Anjayenasana
Origine du nom de la posture :
Anjaya est, dans la mythologie indienne, la mère d’Hanuman, qu’on appelle parfois Anjayena. Ce personnage du Ramayana est connu pour sa fidélité à Rama : capable de soulever des montages, il offre son cœur à Rama pour l’aider à combattre les démons et délivrer Sita.
Le but recherché
Cette posture en affinité avec ce mythe indique clairement que le travail se fera sur le cakra du cœur ; nous voyons aujourd’hui une vidéo d’apprentissage pour bien s’habituer à cette posture.
Outre l’ouverture du cœur, cette posture met en vibration l’axe et les nadis puisqu’on la travaille des deux côtés. La posture invite à se redresser et à puiser dans ses propres ressources et volonté pour la tenir un petit moment. Mais peut-être sentirez-vous que c’est le canal Ida qui est stimulé lorsque le pied droit est devant et Pingala quand c’est le pied gauche.
Les autres bienfaits :
- Développe l’endurance et la volonté
- Rééquilibre tout le squelette
- Etire tout le corps
- Etire plus précisément le quadriceps et le muscle psoas.
Il faut veiller à garder les bandhas habituels ce qui n’est pas forcément facile pour mulabandha dans cette posture.
Prendre la posture
1. A genoux : on fixe un point en face ; puis on avance le pied droit et on plie la jambe en veillant à ce qu’il y est un angle droit entre le mollet et le sol pour ne pas fragiliser ses genoux.
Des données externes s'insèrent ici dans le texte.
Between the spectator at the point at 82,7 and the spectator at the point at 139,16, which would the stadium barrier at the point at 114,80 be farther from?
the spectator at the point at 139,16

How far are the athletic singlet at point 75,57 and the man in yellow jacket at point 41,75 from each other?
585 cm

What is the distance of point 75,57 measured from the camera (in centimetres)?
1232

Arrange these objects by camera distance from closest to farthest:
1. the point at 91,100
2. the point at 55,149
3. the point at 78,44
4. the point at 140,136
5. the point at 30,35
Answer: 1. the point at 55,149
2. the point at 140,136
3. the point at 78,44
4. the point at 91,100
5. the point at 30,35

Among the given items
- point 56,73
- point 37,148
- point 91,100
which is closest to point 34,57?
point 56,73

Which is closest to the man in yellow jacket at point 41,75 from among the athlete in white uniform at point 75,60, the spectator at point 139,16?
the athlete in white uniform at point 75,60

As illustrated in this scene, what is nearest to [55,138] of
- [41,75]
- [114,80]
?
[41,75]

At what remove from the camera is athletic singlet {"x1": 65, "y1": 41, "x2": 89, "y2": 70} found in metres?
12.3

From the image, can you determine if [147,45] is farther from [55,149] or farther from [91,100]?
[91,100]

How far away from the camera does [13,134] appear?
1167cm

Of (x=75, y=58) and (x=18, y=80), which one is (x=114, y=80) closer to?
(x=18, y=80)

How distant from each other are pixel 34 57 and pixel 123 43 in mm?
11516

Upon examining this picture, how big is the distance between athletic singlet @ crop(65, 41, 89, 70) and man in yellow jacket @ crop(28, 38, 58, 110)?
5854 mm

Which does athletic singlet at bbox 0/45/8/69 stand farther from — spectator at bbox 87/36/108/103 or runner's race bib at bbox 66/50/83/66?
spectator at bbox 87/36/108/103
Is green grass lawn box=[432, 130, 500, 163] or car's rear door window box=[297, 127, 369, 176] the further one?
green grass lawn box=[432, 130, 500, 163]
On pose les mains sur le genou plié, le buste redressé sans tension, les hanches bien de face, le 1. cou et les épaules dégagées mais détendues.
Sans forcer, on essaie de rapprocher le bassin du sol.
On gère trois souffles dans l’axe, avec des petites pauses à plein et à vide.
2. Puis en inspirant sans bouger, les yeux toujours sur le point, on lève les bras, mains en Anjali pointées vers le plafond et on dirige à présent le souffle vers le cakra du cœur ; trois souffles, toujours avec des petites pauses à plein et à vide si l’on peut.
3. Pour la dernière phase, le plus exigeante, on porte les bras vers l’arrière en étirant bien le corps vers le haut pour ne pas blesser le bas de son dos, on fixe un point au plafond et on gère les souffles comme on peut car dans cette posture le souffle est rapide.
Puis sur une expiration on revient à genou, on s’assoit en diamant, yeux fermés, on observe.
Mantra : si vous voulez en ajouter, Om tout le temps.
Position dans une séance : lorsque l’on travaille sur le cakra du cœur.
Nous verrons par la suite d'autres versions de cette technique.